水のあれこれ 21 <鳥肌がたつ>

今回の世界水泳は、鳥肌がたつ場面がたくさんありました。
といっても、まだ録画を全部見きれていないのですが。


前回のバルセロナ大会で1500m自由形で世界記録を出して優勝したレデッキー選手が、またさらに大幅に記録を伸ばして優勝しましたが、その約15分のレースはずっと鳥肌がたちっぱなしでした。


2位の選手とは体二つ分ぐらい引き離してのレースも見応えがあったのですが、私が鳥肌がたったのは水中映像でした。
ターンから浮き上がって数メートルぐらいはキックで加速するのですが、そのあとはほとんど2ビートキックでした。
他の選手がキックで進もうとしているのに、レデッキー選手は時々軽く「ポン、ポン」と小さなキックを入れるだけで他の選手よりもスーッと前に進んでいきます。


そして自ら出した前回の世界記録を常に上回るペースで泳ぎ続け、最後の25mで一気にキックで加速してさらに世界記録を更新したのでした。


水中映像を見ていると、体幹がとても安定していて水の抵抗をうまくかわしているのかもしれないと思いました。
こちらの記事で紹介した野口智博氏の本にも「水の抵抗を少なくする姿勢と動作」(p.20)に以下のように書かれています。
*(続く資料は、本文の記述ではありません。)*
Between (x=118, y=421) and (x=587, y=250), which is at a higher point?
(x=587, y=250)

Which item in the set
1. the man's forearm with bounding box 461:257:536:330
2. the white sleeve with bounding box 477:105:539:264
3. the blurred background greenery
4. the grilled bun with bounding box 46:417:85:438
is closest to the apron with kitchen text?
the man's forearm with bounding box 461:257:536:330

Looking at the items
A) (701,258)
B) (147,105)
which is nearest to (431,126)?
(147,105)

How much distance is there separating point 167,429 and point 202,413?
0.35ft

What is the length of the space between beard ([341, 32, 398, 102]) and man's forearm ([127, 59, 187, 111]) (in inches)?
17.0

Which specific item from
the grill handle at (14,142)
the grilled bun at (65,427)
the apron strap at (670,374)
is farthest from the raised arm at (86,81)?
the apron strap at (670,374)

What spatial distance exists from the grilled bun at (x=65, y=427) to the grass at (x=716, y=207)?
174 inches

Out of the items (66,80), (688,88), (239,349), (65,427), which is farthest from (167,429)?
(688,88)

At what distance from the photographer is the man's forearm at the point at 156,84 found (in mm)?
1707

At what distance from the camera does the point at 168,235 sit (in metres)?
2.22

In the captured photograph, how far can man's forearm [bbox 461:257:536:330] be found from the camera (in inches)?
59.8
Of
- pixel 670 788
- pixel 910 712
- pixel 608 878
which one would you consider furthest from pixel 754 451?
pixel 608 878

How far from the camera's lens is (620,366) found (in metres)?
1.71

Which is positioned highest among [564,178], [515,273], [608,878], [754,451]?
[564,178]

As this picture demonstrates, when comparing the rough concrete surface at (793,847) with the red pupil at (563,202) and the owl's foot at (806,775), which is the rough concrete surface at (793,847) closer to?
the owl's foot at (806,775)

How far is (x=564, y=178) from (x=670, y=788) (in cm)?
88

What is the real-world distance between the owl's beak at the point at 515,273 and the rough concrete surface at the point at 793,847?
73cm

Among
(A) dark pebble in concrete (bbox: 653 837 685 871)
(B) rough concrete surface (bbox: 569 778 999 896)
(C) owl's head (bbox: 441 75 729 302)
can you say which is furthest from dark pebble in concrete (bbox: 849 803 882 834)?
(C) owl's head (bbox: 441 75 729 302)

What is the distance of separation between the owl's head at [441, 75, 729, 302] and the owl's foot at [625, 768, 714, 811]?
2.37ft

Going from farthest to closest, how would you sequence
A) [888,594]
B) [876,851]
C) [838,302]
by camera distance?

 水の中を高速で移動できる船や魚と比べ、人間は水の抵抗を受けやすく、水中移動のときには非常に都合の悪い形をしています。しかし、その都合が悪いことが幸いしているからこそ、今でも世界記録はどんどん更新されています。陸上競技などと比べると、記録の変遷に大きな違いがありますね。言うなれば、水泳は誰にとっても伸びる余地をたくさん残したスポーツなのです。
 その記録を伸ばすカギとなるのが、水の抵抗とどうむきあうか?という点です。


世界記録を連発しているトップスイマーと比べるのはおこがましいのですが、レデッキー選手の水中映像を見て鳥肌がたったのは、私自身が「今日はすごく滑らかな泳ぎだった」と満足がいったときの感触が蘇ってきたからかもしれません。



<水の抵抗を少なくする>


時間があれば泳ぎに行くのですが、ここ数年は徹夜の夜勤明けでもプールへ行っています。
ただし疲労が強い時に泳ぐのは心臓に負担がかかり危険なことでもありますから、水の中でストレッチをするような感覚でゆるゆると泳いでいます。


自分では元気なつもりなのですが、夜勤明けの時に一番感じるのがおなかに力が入らない、つまり体幹が安定しないことです。
いつもと同じように泳いでいるつもりでも、なにかしっくりこなくて手足の動きがバラバラになってしまうのです。


十分に睡眠をとった日であれば、プールに入った時点からうまく水の抵抗を少なくするような体幹の動きができてスーッと前に進みます。


体幹というのはこれほど泳ぎに影響があるものなのかと、夜勤明けで泳ぐようになって初めて感じるようになりました。


野口智博氏の本では「推進力のポイント」として大きく2種類の抵抗について以下のように書かれています。

圧力抵抗
●圧力抵抗を小さくするには水面に対して水平に近い姿勢をとる。
●水平姿勢を保つには浮心と重心の感覚を小さくする。
●胸を水中に滑り込ませるような感覚を持つと足が沈みにくくなる。

造波抵抗
●入水時などで無駄な波をたてない。
●うねり動作で抵抗を少なくすることができる。

この5つのポイントに大事なのが体幹の筋力や動かし方なのだろうと思います。


そして手足のうごきがかみ合い気持ちが安定し、さまざまな条件が整うと空中を飛んでいるような泳ぎになるのかもしれません。


レデッキー選手の泳ぎを見ていると、私まで空中を飛んでいるような感覚になって鳥肌がたったのでした。